Data listing section start

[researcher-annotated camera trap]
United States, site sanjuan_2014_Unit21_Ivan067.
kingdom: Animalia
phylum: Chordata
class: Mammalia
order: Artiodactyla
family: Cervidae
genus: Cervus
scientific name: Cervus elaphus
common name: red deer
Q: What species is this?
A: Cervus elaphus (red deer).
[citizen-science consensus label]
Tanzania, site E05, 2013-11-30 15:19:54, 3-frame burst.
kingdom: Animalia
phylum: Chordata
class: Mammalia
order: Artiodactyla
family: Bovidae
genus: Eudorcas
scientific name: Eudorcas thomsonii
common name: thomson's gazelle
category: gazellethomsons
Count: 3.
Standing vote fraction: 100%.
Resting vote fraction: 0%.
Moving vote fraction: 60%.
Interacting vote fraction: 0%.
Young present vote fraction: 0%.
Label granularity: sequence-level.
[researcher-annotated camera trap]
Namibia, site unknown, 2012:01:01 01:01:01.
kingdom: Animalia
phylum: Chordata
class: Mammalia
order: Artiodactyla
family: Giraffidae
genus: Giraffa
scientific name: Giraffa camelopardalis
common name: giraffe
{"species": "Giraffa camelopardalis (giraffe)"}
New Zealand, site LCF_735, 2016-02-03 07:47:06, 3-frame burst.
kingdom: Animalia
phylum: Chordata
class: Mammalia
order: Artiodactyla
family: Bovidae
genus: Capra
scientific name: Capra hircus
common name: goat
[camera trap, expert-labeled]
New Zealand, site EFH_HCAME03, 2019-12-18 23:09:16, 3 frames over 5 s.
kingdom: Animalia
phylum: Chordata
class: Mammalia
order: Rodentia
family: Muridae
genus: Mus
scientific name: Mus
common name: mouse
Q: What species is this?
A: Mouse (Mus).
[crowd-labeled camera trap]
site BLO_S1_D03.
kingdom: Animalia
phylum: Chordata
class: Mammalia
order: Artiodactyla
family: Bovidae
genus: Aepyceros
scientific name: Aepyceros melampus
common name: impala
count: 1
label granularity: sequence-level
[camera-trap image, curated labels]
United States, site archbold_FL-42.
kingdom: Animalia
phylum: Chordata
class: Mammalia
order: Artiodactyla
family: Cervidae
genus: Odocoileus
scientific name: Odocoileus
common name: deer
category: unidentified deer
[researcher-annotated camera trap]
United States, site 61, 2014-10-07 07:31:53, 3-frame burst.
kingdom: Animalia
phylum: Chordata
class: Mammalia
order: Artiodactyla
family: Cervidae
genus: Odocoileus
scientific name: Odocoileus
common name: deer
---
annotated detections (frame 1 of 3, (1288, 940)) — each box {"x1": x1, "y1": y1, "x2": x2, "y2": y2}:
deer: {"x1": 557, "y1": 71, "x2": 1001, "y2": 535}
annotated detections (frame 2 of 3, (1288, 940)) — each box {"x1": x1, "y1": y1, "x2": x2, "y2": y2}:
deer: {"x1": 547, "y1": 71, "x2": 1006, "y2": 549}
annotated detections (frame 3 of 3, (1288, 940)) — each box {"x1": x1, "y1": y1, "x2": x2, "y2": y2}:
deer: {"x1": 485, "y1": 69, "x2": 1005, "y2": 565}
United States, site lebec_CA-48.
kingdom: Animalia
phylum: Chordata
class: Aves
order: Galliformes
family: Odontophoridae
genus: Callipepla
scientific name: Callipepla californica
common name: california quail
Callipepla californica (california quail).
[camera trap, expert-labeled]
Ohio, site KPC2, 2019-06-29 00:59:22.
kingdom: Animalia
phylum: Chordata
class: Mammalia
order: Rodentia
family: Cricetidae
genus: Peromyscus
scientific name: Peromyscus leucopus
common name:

Data listing section end

Which lines belong in the answer? Exactly those from the first line of the entries through the line holding "common name: thomson's gazelle", inclusive, copied unchanged.

[researcher-annotated camera trap]
United States, site sanjuan_2014_Unit21_Ivan067.
kingdom: Animalia
phylum: Chordata
class: Mammalia
order: Artiodactyla
family: Cervidae
genus: Cervus
scientific name: Cervus elaphus
common name: red deer
Q: What species is this?
A: Cervus elaphus (red deer).
[citizen-science consensus label]
Tanzania, site E05, 2013-11-30 15:19:54, 3-frame burst.
kingdom: Animalia
phylum: Chordata
class: Mammalia
order: Artiodactyla
family: Bovidae
genus: Eudorcas
scientific name: Eudorcas thomsonii
common name: thomson's gazelle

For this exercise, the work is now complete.